When asked if the Iowa affiliate of the teacher union would be celebrating the NEA-mandated Lesbian & Gay History Month, Fred Comer, Executive Director of the Iowa NEA, declared: “Hell no, we don’t support it. Iowa is a Right to Work state, we have to earn our membership. If we supported that, we’d lose too many members.”
The second, and most fundamental step to breaking the teacher union stranglehold is eliminating the most insidious form of compulsory unionism called “exclusive representation” — more accurately called “the monopoly bargaining privilege.” This authority officially granted by 34 states enables union officials to dictate school policy.
What is little understood is the full extent to which union operatives use their monopoly bargaining power to exercise sweeping control over virtually everything that goes on in school?
Authority over compensation and assignments given individual teachers, authority over curriculum, textbooks and standards, and authority over which teachers get promoted and which ones are held back.
Teacher union power extends to the vital entities like peer review boards, curriculum and professional standards panels and in all other capacities where law, regulation or contract provisions require a “teacher representative.”
You see, whenever a contract, state law or regulation calls for a teacher representative to act in any decision-making capacity, the selection always comes back to the union brass. ALWAYS!
Why? Because in most states, the law declares that union officials are the “exclusive representatives” of the teachers. If fact, it’s illegal for a teacher to bargain individually with his or her employer.
As a result, it is the radical union hierarchy and no one else who is permanently installed in the driver’s seat.
Thus, it is the militants who get promoted, both within the union structure and on the job, while those teachers who are concerned primarily with education instead of political activism, are shoved aside.
So despite the talk about the Bush Administration’s education bill increasing local control and helping states to institute tenure reform, merit pay, and teacher testing ? under the current system of union monopoly control, the union hierarchy still holds the cards.
That’s why union shills in Congress like Ted Kennedy could go along with it.
You see, the teacher unions aren’t stupid ? they know that most people generally equate the union with that classroom teacher whom they know and respect, not with the hard-as-nails political entity that dictates school policy.
So sincere reformers should not fall into the trap of blaming teachers for education’s ills. It’s the system of privileges that allows union officials to coerce teachers, and politicians, to do their bidding.
The National Right to Work Legal Defense Foundation and National Right to Work Committee — are waging a two-pronged attack — legal and legislative — to roll back compulsory unionism.
The Foundation is defending teachers in over 100 cases nationwide. Most of these cases center around enforcement of a Supreme Court principle established by the Foundation that no one should be compelled to pay for union activities unrelated to collective bargaining, like politics.

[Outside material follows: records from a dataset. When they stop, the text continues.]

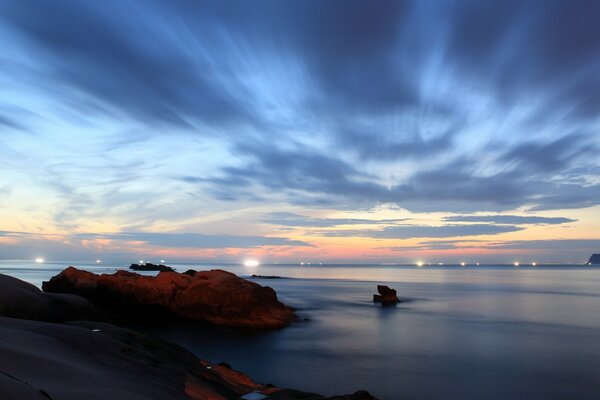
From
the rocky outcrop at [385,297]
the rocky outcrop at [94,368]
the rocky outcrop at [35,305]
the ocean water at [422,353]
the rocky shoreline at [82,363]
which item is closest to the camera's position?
the rocky outcrop at [94,368]

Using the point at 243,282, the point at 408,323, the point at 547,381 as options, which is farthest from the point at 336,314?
the point at 547,381

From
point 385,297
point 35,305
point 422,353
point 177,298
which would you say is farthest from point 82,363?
point 385,297

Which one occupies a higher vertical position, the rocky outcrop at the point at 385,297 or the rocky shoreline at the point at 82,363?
the rocky shoreline at the point at 82,363

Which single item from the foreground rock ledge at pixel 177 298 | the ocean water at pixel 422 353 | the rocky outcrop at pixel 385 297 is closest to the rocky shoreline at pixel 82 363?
the ocean water at pixel 422 353

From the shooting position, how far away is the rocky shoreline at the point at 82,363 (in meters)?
7.21

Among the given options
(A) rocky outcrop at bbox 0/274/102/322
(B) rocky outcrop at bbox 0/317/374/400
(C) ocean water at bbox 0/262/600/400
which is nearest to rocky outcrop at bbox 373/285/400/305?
(C) ocean water at bbox 0/262/600/400

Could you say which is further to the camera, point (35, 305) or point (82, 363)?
point (35, 305)

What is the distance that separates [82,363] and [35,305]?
9608 millimetres

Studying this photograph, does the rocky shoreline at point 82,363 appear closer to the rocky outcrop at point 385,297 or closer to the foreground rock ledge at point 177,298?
the foreground rock ledge at point 177,298

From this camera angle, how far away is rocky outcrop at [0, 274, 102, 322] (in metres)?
15.8

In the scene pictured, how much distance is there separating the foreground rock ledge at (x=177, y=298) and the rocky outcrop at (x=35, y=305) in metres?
20.7

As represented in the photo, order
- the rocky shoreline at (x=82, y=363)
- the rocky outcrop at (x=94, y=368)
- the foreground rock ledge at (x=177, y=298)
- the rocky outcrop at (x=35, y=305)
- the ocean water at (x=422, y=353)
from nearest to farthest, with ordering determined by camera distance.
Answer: the rocky outcrop at (x=94, y=368) < the rocky shoreline at (x=82, y=363) < the rocky outcrop at (x=35, y=305) < the ocean water at (x=422, y=353) < the foreground rock ledge at (x=177, y=298)

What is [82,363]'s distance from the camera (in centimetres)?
970

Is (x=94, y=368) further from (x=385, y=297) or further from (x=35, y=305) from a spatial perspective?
(x=385, y=297)
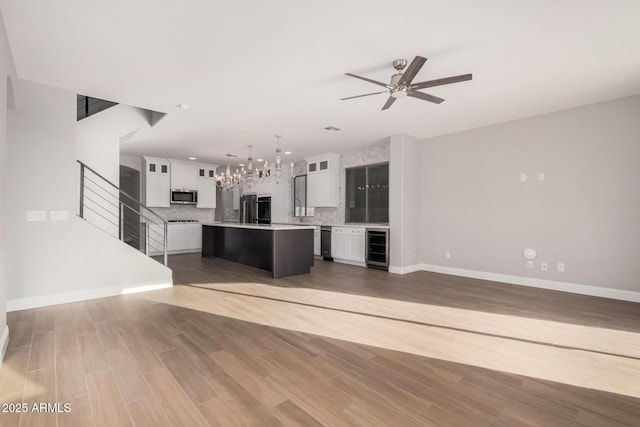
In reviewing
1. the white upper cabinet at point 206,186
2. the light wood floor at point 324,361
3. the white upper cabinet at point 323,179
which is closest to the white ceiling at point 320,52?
the light wood floor at point 324,361

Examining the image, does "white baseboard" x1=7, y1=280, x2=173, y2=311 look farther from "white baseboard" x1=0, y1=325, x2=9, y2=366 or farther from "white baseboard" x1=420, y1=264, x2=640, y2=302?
"white baseboard" x1=420, y1=264, x2=640, y2=302

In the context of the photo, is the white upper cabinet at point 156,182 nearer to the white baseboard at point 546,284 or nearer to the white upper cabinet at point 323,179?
the white upper cabinet at point 323,179

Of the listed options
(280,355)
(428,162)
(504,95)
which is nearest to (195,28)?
(280,355)

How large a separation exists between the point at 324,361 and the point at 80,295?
3.56 m

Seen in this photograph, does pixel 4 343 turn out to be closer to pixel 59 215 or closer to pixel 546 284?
pixel 59 215

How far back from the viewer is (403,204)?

The Committee closely monitors legislative action in all fifty states, and it is regularly battling toe-to-toe with the union lobbyists across the country as they seek to expand their compulsory dues and monopoly bargaining control over school teachers and other public employees.
We are pleased to report that the Committee carried forward to victory an eight year program to pass a Right to Work law in Oklahoma. Our targets are now Colorado, New Mexico, New Hampshire, Montana, Indiana, and Alaska.
In conclusion, let me sum up by saying that for meaningful educational reform to truly take place, the cancer of compulsory unionism must be removed from America’s educational system.
And I want to thank all of you out there who are working with us to do it.